There simply isn’t enough gold.
Exact figures I’ve computed prior escape me at the moment, but it’s something like:
- we’d have to acquire around 1/5th of all gold ever mined
- gold price would have to increase some 33x what it is now.
Ain’t happening.
What we need is a proper way (I’ve not yet developed an opinion on how) to have a currency whose sum total represents the total value of the USA, increasing quantity of units as the national value increases a la annual GDP, without changing the amount (”slice”) of value represented by that currency unit.
Do not the second greatly change the first?
I don’t think fixing our currency to a gold standard requires a government to own enough gold to back every dollar in circulation. I’d be curious to hear what other folks here have to say about this.
In the article, it states, “ A country doesnât need a pile of gold to make a gold-based arrangement work any more than a builder needs to have a warehouse full of measuring tapes to construct a skyscraper. “ I have to admit to being ignorant to how the gold standard works and how our system now works. (And I consider myself educated- college degree, electrical engineering.) I am weak on other economic issues like QE as well.

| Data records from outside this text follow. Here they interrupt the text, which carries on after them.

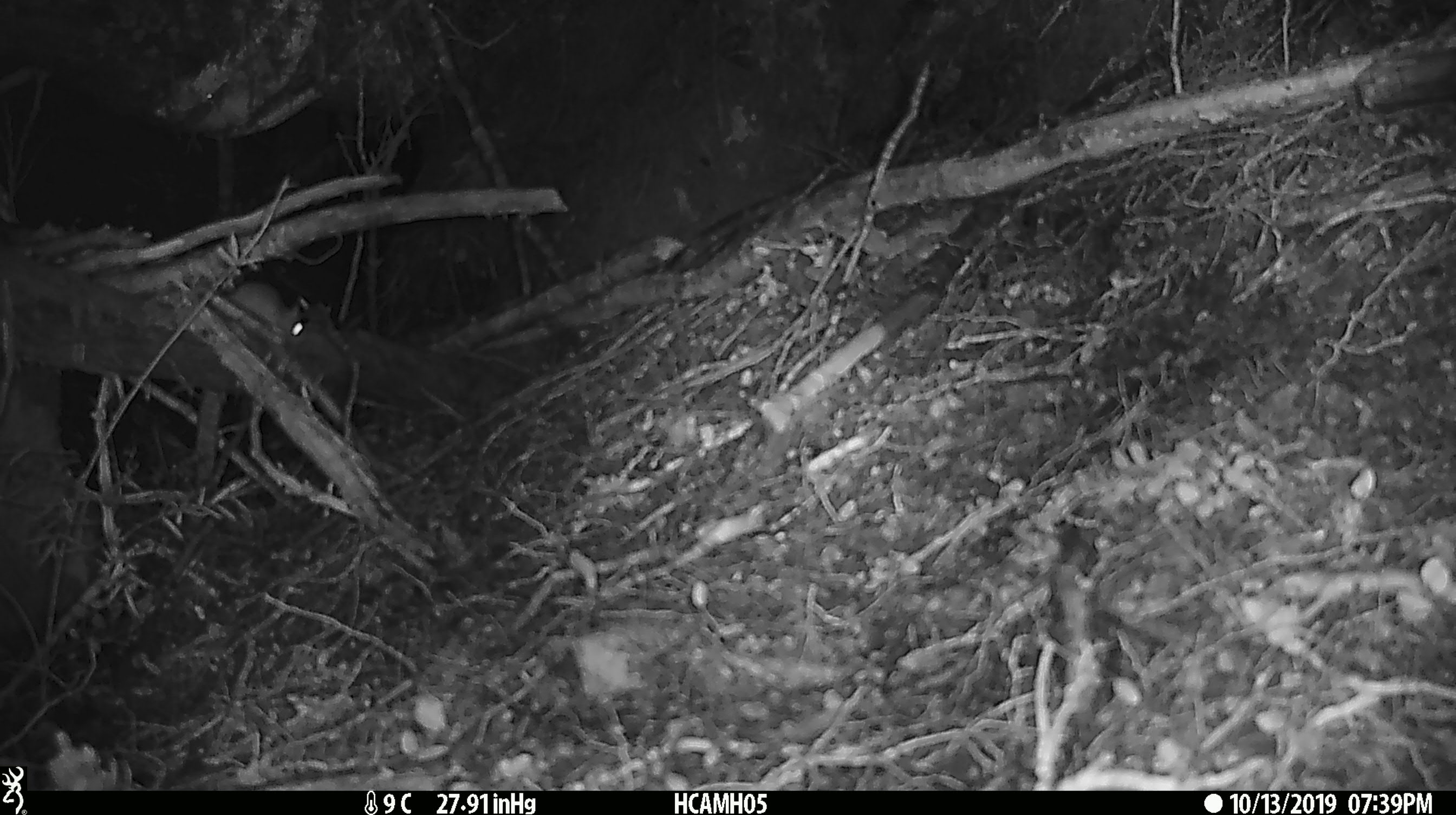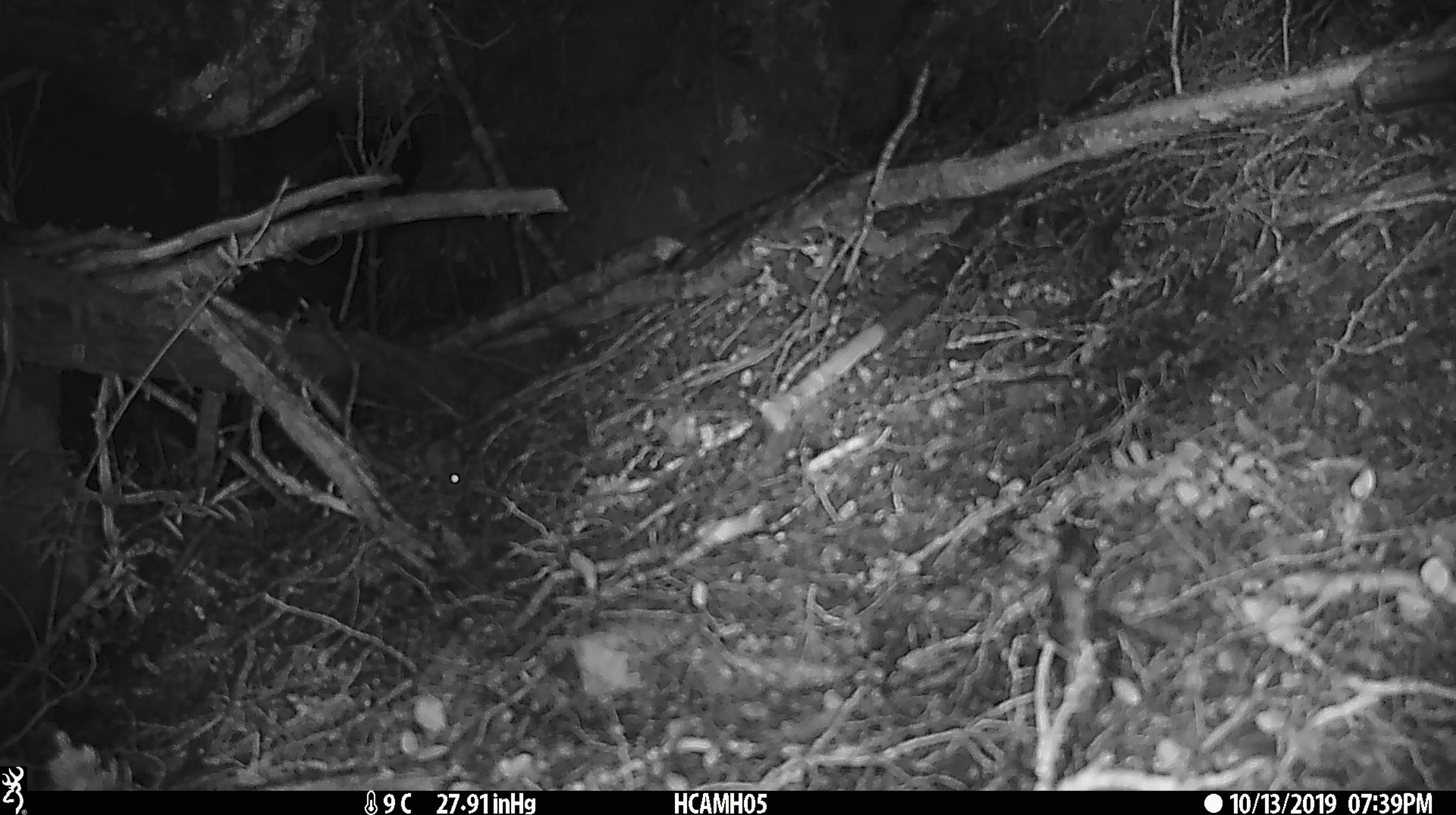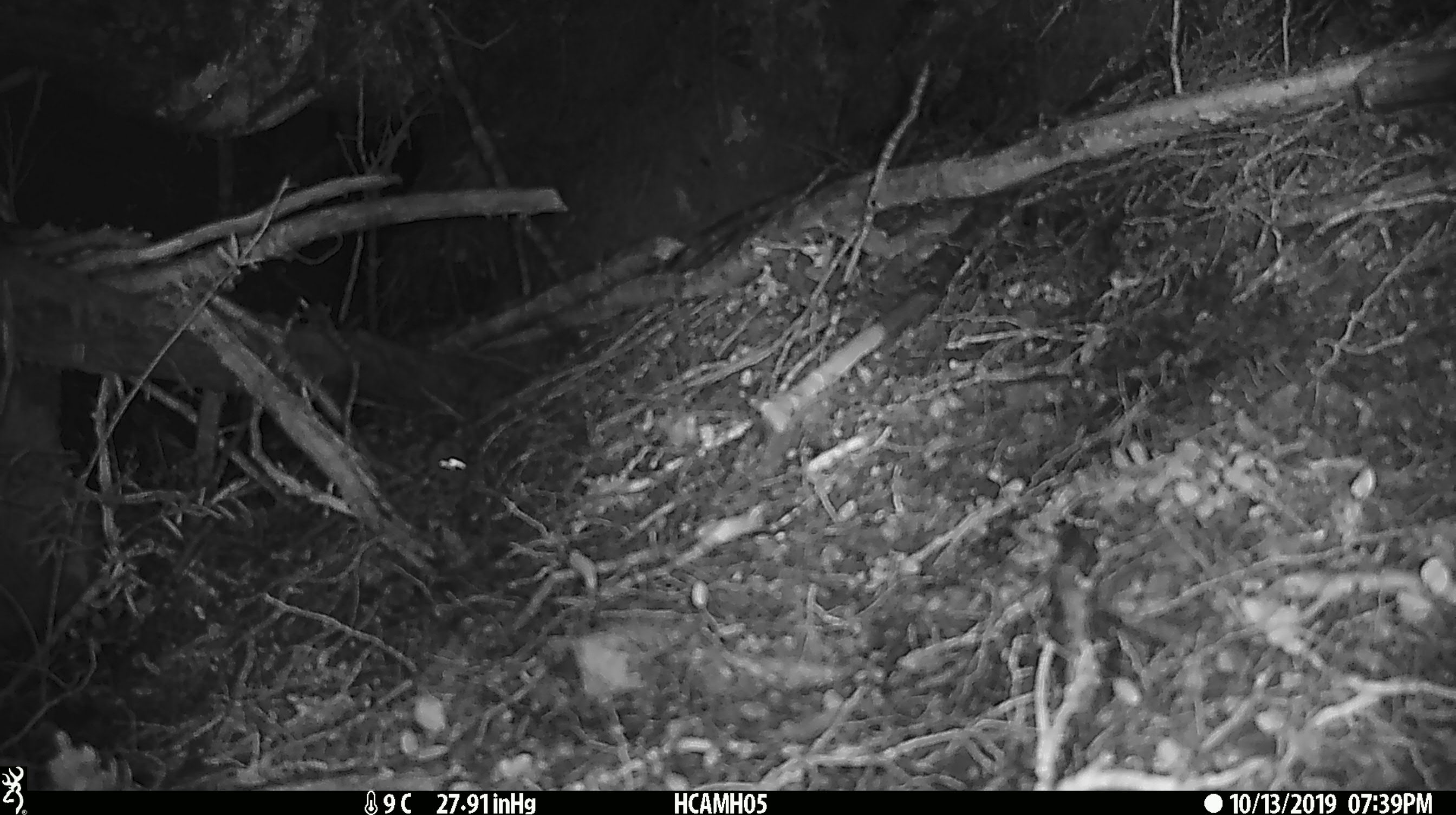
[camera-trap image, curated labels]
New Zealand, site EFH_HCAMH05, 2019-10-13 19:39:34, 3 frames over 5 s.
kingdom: Animalia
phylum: Chordata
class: Mammalia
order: Rodentia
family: Muridae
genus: Mus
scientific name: Mus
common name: mouse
Mouse (Mus).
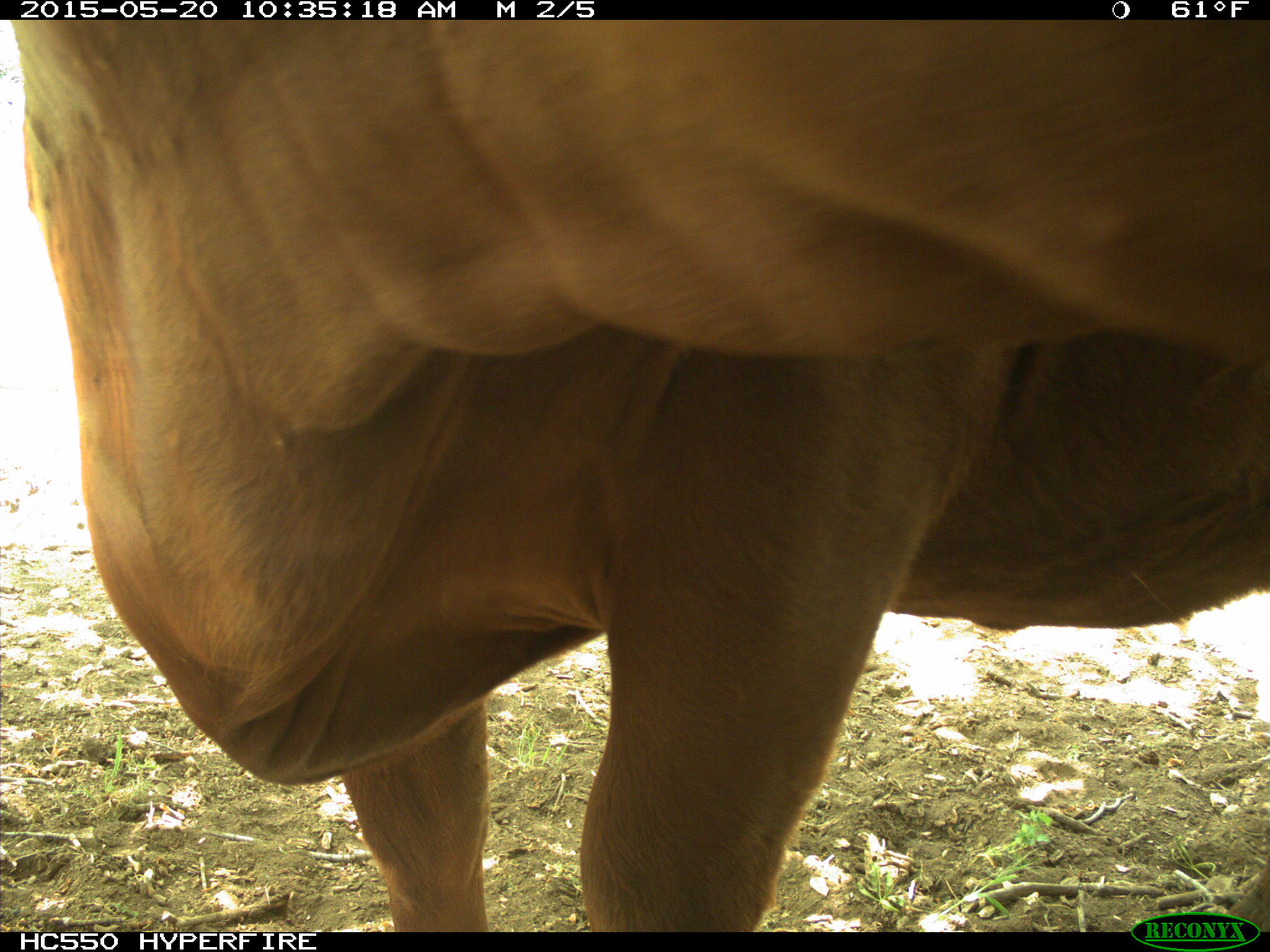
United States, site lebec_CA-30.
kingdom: Animalia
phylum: Chordata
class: Mammalia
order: Artiodactyla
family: Bovidae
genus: Bos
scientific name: Bos taurus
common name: domestic cow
Bos taurus (domestic cow).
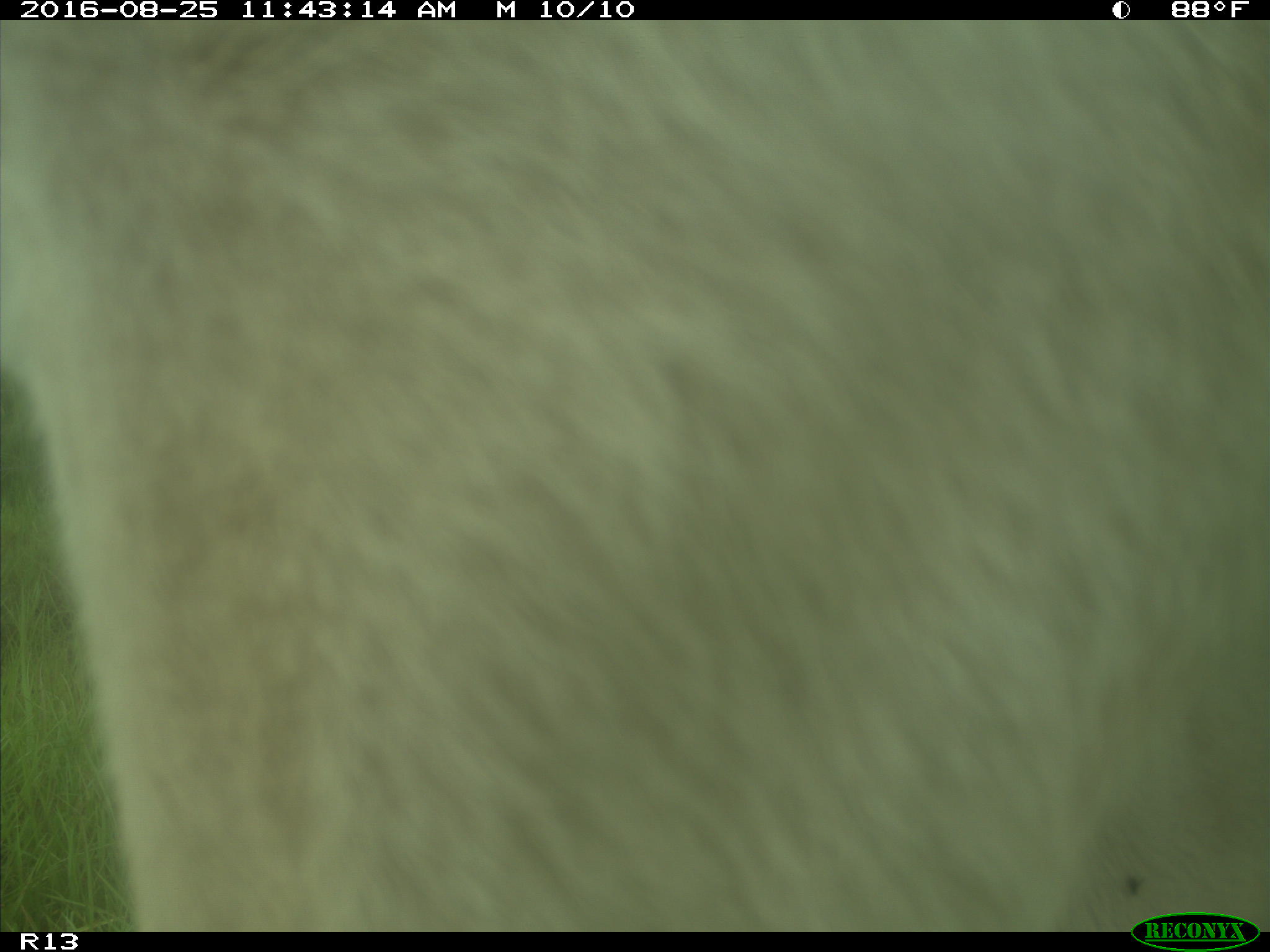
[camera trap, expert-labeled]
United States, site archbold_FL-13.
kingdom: Animalia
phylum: Chordata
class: Mammalia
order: Artiodactyla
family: Bovidae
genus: Bos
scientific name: Bos taurus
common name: domestic cow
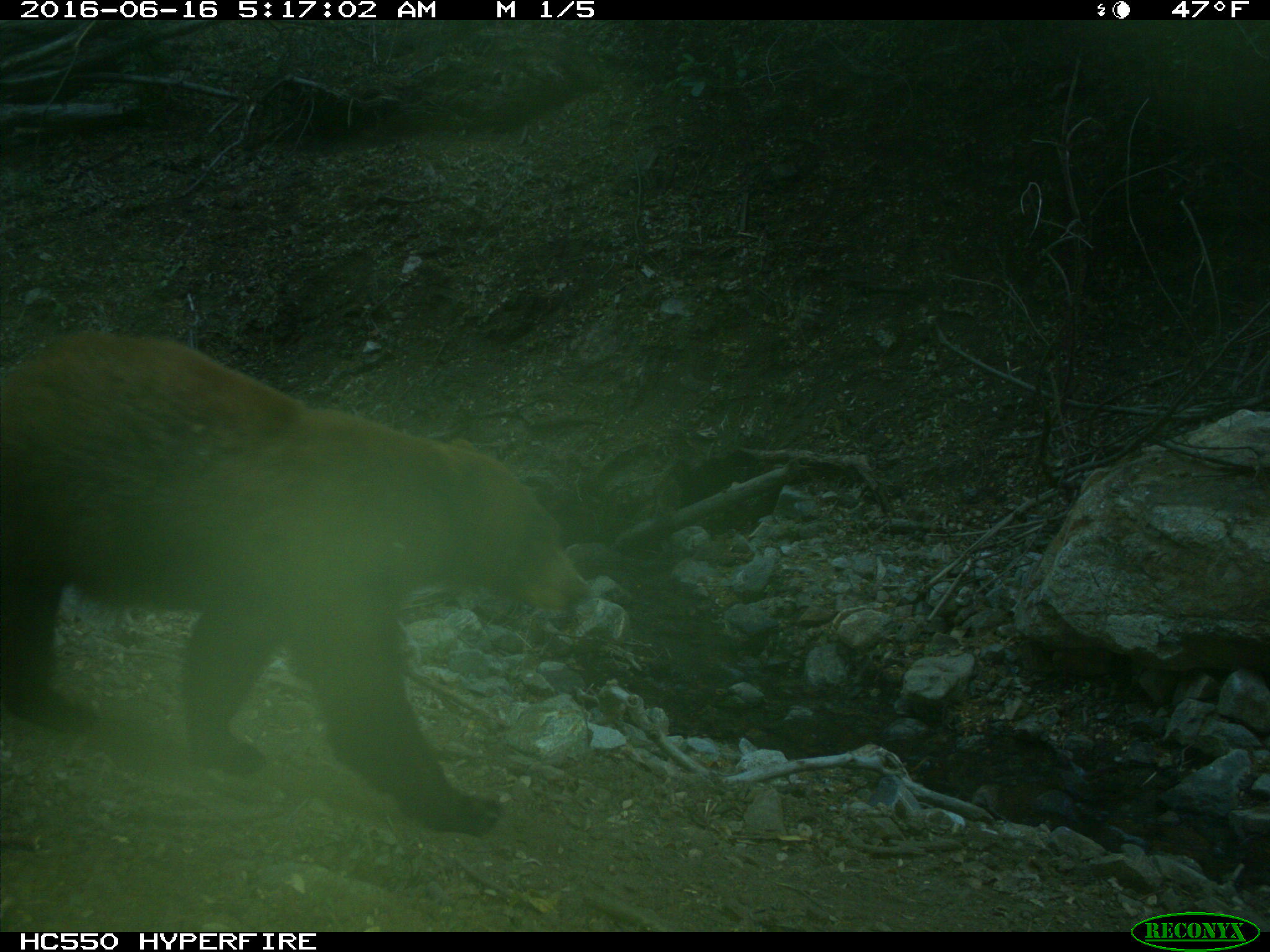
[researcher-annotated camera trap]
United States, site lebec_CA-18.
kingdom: Animalia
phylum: Chordata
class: Mammalia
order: Carnivora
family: Ursidae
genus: Ursus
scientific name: Ursus americanus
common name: american black bear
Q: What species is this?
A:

A quick math checks shows greatly different numbers than your claim.
1,390,000,000,000 dollars
http://www.federalreserve.gov/faqs/currency_12773.htm
1,123 dollars per ounce
http://www.jmbullion.com/charts/gold-price/
So the dollars in circulation equals at current prices
1,237,535,613 ounces or,
77,345,976 pounds or,
38,673 tons
In 2011, this stated all the gold that had ever been mined at:
181,881 tons
http://www.numbersleuth.org/worlds-gold/
So at current prices, 1/5 of the existing gold.
If buying gold to make that happen quadrupled the price, it would drop to 1/20.
And further, would it have to only be gold?
Yes my problem with the gold standard is that first the US has no gold to speak of and also it would push gold to about $66,000 per oz. I don’t see how you make that work although I wish we could.
Any amount of gold will work to back the dollar. All that matters is that the ratio of gold to dollars is maintained.